LE QUATTRO VOLTE
De Michelangelo Frammartino
Le regard change quand il se place au cœur des choses. Le monde qu'il croyait connaître lui est alors révélé.
« Est-ce que le cinéma peut se libérer du dogme qui dit que le personnage principal doit être un homme ? » Telle est la question posée par Michelangelo Frammartino,dont la caméra dans ce film (le deuxième après Il Donno), adopte tour à tour le point de vue d'un berger, d'un chevreau, d'un arbre, d'une pierre », pour inciter le spectateur « à trouver le lien invisible qui anime la totalité du monde ».
On assiste aux derniers jours d'un vieux berger dans un paisible village médiéval perché dans les montagnes de Calabre. Et en même temps qu'il meurt, un chevreau va naître...
A partir de là, « L'humain est enlevé et relégué à l'arrière plan ». La caméra explore « les autres règnes - le végétal, l'animal et le minéral - qui ont la même dignité que l'humain ».

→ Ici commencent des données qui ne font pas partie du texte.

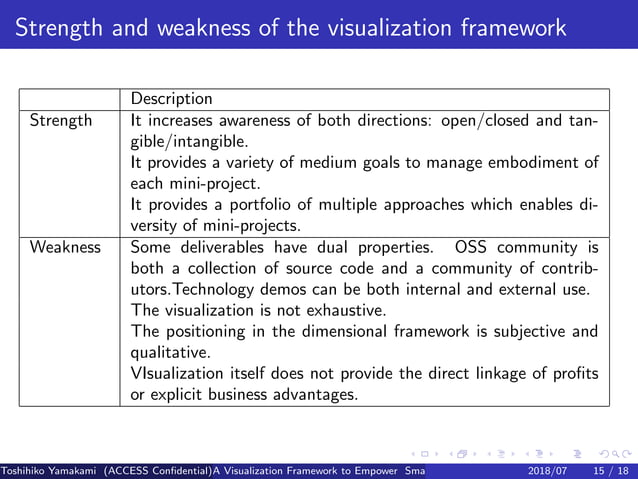 Strength and weakness of the visualization framework

| | Description |
|---|---|
| Strength | It increases awareness of both directions: open/closed and tangible/intangible. It provides a variety of medium goals to manage embodiment of each mini-project. It provides a portfolio of multiple approaches which enables diversity of mini-projects. |
| Weakness | Some deliverables have dual properties. OSS community is both a collection of source code and a community of contributors.Technology demos can be both internal and external use. The visualization is not exhaustive. The positioning in the dimensional framework is subjective and qualitative. VIsualization itself does not provide the direct linkage of profits or explicit business advantages. |

Toshihiko Yamakami (ACCESS Confidential)A Visualization Framework to Empower Sma 2018/07 15 / 18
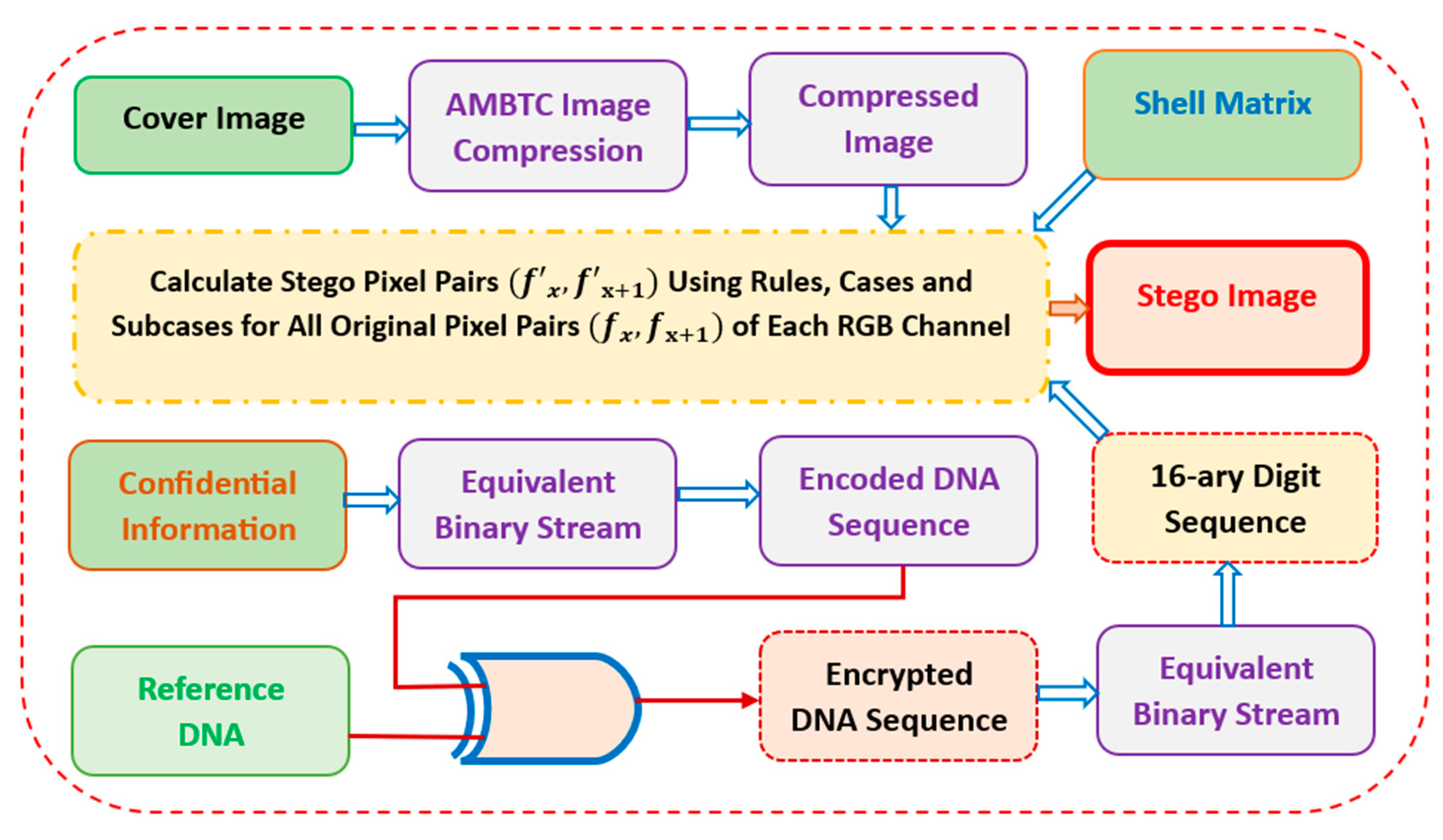 Cover Image

AMBTC Image Compression

Compressed Image

Shell Matrix

Calculate Stego Pixel Pairs $(f'_x, f'_{x+1})$ Using Rules, Cases and Subcases for All Original Pixel Pairs $(f_x, f_{x+1})$ of Each RGB Channel

Stego Image

Confidential Information

Equivalent Binary Stream

Encoded DNA Sequence

16-ary Digit Sequence

Reference DNA

Encrypted DNA Sequence

Equivalent Binary Stream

Le cinéma poétique et radical de Michelangelo Frammartino (un décor d'une beauté âpre, aucun dialogue) n'exclut pas le burlesque. Selon certains, la séquence (plan séquence) mémorable où l'on voit une procession religieuse croiser la route d'un chien de berger récalcitrant, mériterait à son acteur canin la fameuse Palme Dog créé en 2001 par le critique britannique Toby Rose.
Le film quant à lui a déjà été récompensé : Grand Prix Festival Annecy, Grand Prix Festival Brastislava, Meilleur film Européen Cannes 2010.
Sur les écrans depuis le 29 12 2010.